**What you are asked to do:**
Reproduce the passage of the normalization notes below between "3. Update Anomaly" and "ID determines Name)", inclusive.

GATE CS - DATABASES (DBMS):Normalization
Mastering normalization concepts and implementation.
Normalization
Normalization is the process of organizing data to reduce redundancy and eliminate anomalies.
Database Anomalies
1. Insertion Anomaly
Cannot insert data without other related data.
Example: Cannot insert student without course enrollment.
2. Deletion Anomaly
Deleting data causes loss of other related data.
Example: Deleting last enrollment deletes course information.
3. Update Anomaly
Updating data requires updating multiple rows.
Example: Updating course name requires updating all enrollment rows.
Functional Dependencies
Functional Dependency (FD): X → Y means Y is functionally dependent on X.
Meaning: For each value of X, there is exactly one value of Y.
Example: SID → Name (Student ID determines Name)
Types of Functional Dependencies
Trivial FD: X → Y where Y ⊆ X
Non-trivial FD: X → Y where Y ⊄ X
Full FD: X → Y where no proper subset of X determines Y
Partial FD: X → Y where proper subset of X determines Y
Transitive FD: X → Y and Y → Z, then X → Z (transitively)
Closure of Functional Dependencies
Closure (F+): Set of all FDs that can be inferred from given FDs.
Armstrong's Axioms:
- Reflexivity: If Y ⊆ X, then X → Y
- Augmentation: If X → Y, then XZ → YZ
- Transitivity: If X → Y and Y → Z, then X → Z
Normal Forms
First Normal Form (1NF)

**Extracted data entries:**
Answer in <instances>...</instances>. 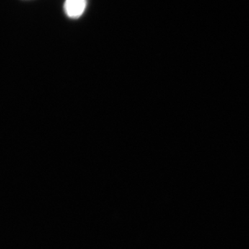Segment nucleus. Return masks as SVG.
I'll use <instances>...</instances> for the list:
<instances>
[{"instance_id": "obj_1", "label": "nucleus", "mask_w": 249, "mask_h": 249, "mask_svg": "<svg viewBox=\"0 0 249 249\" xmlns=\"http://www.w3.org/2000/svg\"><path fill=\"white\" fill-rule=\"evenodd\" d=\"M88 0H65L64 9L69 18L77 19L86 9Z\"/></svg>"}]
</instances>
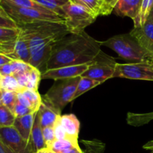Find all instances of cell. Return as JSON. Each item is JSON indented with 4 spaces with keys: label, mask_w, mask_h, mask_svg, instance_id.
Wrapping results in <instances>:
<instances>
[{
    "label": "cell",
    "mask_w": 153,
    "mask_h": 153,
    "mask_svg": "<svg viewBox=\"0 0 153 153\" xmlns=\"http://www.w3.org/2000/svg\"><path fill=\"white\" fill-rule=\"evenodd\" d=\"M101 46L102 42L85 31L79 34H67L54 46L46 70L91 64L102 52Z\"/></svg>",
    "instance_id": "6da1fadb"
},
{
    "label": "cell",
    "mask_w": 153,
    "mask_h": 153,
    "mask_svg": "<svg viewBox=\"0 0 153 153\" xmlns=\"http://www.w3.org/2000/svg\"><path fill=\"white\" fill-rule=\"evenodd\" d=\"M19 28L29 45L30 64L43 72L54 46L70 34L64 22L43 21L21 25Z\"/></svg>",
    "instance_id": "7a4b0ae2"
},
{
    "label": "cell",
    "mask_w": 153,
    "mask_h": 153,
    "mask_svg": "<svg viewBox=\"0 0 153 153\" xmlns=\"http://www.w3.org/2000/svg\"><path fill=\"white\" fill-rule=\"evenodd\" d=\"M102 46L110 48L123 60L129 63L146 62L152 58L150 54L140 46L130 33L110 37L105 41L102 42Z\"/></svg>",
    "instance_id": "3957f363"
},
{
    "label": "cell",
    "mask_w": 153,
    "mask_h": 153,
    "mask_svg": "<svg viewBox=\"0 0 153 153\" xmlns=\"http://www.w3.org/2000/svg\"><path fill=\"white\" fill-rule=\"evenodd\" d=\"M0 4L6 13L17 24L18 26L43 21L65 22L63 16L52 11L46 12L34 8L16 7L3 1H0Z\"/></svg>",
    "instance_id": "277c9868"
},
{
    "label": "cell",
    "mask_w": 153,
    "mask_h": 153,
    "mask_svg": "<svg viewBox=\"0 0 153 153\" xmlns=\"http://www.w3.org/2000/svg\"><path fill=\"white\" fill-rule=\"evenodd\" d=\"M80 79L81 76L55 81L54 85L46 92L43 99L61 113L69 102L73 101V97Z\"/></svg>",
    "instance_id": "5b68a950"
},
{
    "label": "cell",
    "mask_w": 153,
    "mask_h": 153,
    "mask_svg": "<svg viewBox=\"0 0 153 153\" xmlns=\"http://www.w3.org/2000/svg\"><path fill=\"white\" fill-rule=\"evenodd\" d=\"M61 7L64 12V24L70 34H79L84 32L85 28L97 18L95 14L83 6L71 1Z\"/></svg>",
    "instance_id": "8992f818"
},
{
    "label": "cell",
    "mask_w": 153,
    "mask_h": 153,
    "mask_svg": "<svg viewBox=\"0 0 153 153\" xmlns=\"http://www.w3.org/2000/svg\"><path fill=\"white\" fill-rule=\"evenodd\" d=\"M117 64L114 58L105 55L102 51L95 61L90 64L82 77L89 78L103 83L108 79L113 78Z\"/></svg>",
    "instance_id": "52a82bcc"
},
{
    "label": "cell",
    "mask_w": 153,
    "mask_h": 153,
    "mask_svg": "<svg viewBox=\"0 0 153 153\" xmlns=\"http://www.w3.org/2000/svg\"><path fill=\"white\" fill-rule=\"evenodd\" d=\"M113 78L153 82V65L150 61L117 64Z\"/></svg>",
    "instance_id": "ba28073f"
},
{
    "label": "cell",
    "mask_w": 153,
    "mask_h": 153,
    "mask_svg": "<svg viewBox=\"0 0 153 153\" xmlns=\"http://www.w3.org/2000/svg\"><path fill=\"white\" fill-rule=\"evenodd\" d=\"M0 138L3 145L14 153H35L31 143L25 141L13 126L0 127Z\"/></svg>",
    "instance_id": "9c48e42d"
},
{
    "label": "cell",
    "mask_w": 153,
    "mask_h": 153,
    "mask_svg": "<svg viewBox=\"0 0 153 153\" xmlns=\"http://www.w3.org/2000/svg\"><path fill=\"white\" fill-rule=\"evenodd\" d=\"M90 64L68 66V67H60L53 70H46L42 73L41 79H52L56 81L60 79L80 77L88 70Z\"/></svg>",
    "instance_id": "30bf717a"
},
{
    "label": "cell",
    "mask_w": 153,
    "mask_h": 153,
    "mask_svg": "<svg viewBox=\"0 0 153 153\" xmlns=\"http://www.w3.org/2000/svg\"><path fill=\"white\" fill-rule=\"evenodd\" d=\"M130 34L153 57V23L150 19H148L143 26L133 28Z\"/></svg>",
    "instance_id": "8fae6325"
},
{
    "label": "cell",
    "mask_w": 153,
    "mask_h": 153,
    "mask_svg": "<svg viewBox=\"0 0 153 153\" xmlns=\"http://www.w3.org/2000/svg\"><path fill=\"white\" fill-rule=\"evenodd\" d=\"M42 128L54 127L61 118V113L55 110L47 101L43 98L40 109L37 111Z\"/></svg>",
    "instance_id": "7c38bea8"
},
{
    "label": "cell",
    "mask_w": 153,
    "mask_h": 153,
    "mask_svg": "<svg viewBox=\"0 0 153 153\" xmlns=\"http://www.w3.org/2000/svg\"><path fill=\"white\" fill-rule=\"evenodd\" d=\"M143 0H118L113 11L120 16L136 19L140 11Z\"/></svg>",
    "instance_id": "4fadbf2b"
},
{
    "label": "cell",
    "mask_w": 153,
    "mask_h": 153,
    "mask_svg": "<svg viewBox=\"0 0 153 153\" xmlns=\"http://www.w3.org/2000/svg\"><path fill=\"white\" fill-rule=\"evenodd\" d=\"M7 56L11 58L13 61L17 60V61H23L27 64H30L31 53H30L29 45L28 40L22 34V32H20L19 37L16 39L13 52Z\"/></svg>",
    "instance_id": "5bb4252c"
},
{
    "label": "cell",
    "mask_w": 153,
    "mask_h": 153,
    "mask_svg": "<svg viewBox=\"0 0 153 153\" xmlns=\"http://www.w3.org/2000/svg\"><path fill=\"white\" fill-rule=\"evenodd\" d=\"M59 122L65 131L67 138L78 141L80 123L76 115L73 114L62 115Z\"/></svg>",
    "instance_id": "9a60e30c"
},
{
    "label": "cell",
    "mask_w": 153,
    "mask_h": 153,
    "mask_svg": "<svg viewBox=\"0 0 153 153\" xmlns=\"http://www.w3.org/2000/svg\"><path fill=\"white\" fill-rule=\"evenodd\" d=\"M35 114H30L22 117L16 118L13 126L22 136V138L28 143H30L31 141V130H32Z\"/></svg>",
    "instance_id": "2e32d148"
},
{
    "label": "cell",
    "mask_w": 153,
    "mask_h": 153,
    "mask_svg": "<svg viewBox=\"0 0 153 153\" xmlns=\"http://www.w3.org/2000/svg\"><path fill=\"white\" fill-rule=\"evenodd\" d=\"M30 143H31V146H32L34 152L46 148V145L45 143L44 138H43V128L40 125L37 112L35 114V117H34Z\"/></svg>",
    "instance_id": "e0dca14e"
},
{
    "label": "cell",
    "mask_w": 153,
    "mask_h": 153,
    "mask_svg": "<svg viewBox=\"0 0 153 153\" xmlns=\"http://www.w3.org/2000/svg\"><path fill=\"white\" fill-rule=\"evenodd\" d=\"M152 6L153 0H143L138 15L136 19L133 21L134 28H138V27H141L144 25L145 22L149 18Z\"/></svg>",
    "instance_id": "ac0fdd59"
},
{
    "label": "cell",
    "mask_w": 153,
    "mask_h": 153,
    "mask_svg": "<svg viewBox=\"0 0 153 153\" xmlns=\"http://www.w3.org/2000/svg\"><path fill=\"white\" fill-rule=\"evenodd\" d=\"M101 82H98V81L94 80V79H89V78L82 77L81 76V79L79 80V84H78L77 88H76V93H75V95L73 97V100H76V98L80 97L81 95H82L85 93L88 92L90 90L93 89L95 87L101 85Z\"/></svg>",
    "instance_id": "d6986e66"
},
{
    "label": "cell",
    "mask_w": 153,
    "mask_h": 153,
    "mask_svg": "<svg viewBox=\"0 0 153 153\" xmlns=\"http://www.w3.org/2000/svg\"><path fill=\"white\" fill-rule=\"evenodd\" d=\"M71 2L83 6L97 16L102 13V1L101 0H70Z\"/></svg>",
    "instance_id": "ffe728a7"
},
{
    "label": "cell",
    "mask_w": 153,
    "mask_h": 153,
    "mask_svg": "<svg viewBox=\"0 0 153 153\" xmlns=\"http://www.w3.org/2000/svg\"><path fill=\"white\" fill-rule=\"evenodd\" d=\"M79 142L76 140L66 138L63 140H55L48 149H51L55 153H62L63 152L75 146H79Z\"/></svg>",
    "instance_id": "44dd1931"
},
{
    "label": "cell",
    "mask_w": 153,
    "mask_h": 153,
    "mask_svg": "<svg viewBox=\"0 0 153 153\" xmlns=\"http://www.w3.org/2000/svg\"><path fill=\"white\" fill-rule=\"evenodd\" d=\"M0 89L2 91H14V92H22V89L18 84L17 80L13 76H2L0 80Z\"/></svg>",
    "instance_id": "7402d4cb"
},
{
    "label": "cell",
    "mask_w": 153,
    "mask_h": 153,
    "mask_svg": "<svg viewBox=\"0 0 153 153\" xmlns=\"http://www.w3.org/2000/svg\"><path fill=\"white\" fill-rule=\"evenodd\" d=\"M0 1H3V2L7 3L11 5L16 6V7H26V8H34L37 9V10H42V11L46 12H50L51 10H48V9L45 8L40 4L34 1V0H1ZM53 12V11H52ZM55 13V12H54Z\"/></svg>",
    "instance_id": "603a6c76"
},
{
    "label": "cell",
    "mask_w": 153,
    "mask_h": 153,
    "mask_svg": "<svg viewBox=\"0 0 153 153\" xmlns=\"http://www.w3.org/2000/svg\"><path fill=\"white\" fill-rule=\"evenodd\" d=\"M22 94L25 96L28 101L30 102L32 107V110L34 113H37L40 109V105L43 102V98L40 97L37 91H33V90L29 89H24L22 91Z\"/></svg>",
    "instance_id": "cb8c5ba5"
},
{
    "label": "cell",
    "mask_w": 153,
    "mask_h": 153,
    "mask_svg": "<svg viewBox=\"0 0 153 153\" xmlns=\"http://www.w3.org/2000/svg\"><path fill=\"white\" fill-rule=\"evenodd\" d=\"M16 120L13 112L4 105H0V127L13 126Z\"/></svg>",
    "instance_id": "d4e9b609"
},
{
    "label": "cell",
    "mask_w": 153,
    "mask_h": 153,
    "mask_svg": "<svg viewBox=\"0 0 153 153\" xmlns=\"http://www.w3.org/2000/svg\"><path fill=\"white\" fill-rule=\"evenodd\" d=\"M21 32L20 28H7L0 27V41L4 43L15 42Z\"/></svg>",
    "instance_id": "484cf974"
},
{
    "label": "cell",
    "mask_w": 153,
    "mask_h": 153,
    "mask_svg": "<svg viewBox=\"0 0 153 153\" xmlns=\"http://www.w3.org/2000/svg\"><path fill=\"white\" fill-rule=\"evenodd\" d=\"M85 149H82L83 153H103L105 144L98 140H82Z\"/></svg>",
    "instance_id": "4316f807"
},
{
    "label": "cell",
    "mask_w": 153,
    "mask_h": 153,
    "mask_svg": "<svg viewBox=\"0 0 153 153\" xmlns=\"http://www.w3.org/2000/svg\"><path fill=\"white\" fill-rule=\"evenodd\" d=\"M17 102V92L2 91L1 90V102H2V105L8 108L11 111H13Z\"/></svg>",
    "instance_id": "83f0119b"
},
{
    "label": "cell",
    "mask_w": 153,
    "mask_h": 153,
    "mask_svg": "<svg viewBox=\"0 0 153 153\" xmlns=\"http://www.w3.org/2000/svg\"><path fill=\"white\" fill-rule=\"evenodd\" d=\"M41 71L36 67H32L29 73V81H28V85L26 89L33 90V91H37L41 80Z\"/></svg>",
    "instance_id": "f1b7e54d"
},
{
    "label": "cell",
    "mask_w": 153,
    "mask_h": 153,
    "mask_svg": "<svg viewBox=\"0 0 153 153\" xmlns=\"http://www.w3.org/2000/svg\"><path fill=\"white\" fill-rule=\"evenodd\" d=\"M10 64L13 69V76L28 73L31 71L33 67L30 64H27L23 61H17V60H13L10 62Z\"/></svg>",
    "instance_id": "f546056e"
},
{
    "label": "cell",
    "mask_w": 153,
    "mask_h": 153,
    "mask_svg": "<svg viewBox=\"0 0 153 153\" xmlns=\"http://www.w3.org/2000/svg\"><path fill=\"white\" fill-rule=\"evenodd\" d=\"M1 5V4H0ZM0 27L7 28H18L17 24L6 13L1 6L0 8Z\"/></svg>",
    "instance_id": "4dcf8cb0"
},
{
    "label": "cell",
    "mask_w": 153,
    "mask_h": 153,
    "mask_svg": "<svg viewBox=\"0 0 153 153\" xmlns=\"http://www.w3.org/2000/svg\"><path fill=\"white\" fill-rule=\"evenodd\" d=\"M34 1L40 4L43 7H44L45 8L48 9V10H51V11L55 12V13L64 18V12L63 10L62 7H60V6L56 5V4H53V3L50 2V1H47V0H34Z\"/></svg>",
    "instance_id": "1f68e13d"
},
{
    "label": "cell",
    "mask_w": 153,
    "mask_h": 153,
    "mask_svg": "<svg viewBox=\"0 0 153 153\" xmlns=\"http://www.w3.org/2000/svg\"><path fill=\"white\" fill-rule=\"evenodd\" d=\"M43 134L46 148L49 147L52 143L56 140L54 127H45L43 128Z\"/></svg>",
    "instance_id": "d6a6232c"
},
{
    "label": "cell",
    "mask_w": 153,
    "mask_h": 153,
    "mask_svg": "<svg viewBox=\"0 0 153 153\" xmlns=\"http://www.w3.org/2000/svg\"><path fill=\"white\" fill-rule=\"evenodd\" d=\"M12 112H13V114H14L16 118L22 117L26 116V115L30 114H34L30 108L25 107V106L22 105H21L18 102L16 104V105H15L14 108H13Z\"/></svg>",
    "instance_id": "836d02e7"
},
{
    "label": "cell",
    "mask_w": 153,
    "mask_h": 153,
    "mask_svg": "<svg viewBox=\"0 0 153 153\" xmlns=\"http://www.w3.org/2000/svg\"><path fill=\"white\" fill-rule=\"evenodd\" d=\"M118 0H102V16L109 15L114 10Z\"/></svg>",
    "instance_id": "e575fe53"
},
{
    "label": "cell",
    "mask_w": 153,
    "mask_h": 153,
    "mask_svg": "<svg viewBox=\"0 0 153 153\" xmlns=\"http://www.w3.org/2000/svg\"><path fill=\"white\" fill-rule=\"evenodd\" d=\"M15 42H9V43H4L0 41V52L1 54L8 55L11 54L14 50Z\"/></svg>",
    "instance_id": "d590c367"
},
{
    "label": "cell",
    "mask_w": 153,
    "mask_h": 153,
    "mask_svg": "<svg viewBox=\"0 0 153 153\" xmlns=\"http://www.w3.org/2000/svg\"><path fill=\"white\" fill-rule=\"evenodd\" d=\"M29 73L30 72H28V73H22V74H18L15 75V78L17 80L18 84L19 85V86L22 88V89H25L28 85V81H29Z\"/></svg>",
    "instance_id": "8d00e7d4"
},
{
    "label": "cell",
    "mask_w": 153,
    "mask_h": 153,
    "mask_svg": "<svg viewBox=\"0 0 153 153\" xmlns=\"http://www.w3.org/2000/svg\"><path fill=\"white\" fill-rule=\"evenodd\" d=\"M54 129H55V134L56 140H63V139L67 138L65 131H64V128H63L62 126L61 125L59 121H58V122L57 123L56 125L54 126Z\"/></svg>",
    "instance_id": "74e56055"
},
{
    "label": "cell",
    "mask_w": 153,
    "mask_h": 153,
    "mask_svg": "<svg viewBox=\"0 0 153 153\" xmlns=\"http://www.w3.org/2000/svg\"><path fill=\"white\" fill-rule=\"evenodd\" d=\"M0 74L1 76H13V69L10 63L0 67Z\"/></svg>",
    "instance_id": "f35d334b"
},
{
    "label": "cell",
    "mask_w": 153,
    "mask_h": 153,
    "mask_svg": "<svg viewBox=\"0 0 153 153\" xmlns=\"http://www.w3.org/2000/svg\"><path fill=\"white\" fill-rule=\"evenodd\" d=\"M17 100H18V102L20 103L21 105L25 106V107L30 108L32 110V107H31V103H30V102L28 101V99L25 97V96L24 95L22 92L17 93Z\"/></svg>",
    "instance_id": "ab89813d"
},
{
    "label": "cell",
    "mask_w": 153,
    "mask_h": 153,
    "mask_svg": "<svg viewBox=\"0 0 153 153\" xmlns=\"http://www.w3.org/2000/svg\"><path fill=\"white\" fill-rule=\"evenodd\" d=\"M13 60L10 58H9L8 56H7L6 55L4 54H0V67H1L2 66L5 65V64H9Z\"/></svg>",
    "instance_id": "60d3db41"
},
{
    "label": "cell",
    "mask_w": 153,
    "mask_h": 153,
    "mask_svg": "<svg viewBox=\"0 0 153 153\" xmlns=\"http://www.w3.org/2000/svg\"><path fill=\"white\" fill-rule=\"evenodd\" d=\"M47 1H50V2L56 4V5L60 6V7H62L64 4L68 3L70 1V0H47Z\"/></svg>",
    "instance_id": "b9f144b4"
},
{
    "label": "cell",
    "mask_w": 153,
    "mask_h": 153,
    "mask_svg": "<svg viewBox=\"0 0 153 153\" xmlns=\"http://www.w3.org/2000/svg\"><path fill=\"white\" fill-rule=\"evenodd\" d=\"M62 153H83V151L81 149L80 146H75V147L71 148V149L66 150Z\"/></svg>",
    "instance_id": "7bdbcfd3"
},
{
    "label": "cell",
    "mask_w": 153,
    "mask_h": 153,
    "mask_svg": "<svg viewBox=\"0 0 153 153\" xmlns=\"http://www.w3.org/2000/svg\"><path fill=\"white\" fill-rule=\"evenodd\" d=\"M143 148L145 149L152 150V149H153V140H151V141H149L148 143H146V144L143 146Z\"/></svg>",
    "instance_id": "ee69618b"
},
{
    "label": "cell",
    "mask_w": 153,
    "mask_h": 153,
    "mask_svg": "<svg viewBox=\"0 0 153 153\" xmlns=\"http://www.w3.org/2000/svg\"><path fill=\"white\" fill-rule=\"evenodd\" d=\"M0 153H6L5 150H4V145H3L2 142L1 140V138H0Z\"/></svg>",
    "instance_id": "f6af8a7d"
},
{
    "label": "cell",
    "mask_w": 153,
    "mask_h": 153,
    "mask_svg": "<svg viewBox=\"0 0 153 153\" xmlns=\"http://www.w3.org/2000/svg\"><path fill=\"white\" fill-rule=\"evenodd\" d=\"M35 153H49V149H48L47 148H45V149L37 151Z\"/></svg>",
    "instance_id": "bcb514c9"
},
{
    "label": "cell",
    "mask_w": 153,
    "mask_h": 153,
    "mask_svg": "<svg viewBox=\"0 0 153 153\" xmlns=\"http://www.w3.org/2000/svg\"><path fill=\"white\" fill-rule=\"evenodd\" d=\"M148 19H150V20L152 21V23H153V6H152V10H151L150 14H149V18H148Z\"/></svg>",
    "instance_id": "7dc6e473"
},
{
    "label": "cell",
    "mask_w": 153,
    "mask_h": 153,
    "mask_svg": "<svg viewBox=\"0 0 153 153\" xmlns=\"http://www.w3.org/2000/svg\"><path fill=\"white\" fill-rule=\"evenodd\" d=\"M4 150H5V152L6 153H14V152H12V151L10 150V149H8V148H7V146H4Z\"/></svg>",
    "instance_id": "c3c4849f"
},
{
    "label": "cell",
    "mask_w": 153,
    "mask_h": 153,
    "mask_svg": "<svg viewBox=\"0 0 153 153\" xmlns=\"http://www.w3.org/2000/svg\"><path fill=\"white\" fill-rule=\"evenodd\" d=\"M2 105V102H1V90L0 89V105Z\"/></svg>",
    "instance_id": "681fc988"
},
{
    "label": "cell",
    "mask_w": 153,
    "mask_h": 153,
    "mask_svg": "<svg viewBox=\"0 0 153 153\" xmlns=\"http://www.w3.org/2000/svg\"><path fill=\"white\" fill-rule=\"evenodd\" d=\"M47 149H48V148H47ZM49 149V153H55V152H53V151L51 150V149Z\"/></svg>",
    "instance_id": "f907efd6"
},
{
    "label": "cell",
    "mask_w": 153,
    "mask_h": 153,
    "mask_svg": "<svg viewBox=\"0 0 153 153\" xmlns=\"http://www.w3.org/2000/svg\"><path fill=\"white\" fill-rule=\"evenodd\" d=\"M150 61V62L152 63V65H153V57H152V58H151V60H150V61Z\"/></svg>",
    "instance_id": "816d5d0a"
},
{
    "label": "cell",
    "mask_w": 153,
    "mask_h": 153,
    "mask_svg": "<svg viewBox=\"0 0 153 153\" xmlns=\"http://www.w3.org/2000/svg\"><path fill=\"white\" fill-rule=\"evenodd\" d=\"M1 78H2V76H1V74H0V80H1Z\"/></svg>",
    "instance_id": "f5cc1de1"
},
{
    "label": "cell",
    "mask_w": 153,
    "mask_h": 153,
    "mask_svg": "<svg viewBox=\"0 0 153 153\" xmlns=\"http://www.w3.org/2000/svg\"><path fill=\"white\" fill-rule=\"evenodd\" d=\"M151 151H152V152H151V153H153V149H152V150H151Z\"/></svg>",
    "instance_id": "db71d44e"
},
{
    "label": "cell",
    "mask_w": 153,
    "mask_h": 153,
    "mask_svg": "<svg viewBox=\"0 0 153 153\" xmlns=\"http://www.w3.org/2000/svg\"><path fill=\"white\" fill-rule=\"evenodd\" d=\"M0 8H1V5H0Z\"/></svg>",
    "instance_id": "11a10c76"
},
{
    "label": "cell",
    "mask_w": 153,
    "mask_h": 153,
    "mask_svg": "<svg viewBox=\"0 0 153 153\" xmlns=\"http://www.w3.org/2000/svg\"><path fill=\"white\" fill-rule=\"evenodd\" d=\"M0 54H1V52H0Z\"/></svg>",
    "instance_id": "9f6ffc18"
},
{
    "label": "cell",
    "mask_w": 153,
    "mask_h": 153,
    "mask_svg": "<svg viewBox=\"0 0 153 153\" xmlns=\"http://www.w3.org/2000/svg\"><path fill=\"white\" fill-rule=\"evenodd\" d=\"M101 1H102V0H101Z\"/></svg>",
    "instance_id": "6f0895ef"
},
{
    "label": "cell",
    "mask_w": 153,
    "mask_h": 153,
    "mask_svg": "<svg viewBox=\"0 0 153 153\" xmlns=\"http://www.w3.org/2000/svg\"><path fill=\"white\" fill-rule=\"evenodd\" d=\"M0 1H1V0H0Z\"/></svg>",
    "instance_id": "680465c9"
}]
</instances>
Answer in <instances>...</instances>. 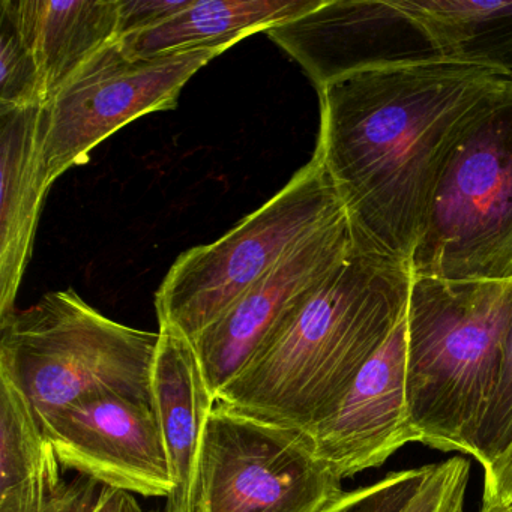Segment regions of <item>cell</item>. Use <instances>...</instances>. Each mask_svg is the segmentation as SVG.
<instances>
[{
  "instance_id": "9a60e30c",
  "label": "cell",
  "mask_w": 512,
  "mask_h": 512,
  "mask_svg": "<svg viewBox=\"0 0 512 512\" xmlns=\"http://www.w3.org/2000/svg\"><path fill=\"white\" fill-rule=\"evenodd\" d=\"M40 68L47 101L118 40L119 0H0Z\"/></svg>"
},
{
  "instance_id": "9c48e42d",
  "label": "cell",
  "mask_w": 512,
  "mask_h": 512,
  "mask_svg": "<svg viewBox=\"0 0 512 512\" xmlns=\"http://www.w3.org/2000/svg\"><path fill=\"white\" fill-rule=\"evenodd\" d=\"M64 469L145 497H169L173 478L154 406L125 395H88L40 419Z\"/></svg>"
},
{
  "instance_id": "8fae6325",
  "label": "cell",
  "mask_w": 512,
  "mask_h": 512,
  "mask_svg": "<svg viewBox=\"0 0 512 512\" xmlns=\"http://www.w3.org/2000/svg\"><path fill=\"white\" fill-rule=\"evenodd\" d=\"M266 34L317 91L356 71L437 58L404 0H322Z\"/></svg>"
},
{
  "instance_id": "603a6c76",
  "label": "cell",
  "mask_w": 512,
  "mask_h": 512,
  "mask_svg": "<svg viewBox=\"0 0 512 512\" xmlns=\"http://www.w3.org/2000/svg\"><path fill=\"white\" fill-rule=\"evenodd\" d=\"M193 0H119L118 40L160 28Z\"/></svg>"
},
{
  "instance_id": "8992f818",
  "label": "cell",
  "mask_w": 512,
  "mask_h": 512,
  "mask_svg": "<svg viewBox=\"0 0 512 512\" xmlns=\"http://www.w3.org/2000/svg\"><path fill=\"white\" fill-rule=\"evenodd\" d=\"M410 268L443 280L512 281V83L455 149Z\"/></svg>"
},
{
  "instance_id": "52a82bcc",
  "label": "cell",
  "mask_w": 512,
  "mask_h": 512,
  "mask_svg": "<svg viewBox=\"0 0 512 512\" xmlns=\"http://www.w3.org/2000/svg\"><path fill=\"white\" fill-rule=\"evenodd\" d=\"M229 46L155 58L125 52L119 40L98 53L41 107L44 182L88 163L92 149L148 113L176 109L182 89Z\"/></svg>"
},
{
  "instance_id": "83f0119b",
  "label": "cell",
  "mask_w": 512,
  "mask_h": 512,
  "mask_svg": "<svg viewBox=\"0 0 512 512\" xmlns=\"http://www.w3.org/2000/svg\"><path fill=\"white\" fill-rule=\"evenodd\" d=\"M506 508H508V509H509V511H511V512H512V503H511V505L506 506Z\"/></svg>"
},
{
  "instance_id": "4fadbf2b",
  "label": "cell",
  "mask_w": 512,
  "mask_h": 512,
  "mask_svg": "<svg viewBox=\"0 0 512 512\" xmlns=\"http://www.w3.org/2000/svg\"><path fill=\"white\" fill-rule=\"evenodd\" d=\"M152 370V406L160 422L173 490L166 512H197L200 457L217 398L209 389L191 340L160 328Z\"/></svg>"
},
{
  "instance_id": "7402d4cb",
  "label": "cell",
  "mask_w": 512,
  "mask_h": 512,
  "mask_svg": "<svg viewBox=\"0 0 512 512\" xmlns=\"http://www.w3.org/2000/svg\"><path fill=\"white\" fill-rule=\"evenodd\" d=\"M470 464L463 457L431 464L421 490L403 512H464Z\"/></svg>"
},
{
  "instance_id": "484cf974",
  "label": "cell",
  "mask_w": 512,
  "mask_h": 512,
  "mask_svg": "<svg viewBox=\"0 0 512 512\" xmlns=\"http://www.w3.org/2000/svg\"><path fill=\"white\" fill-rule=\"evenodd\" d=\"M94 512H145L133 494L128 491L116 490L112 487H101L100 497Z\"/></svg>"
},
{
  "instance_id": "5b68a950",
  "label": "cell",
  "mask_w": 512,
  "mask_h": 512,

**Right answer:**
3. Update Anomaly
Updating data requires updating multiple rows.
Example: Updating course name requires updating all enrollment rows.
Functional Dependencies
Functional Dependency (FD): X → Y means Y is functionally dependent on X.
Meaning: For each value of X, there is exactly one value of Y.
Example: SID → Name (Student ID determines Name)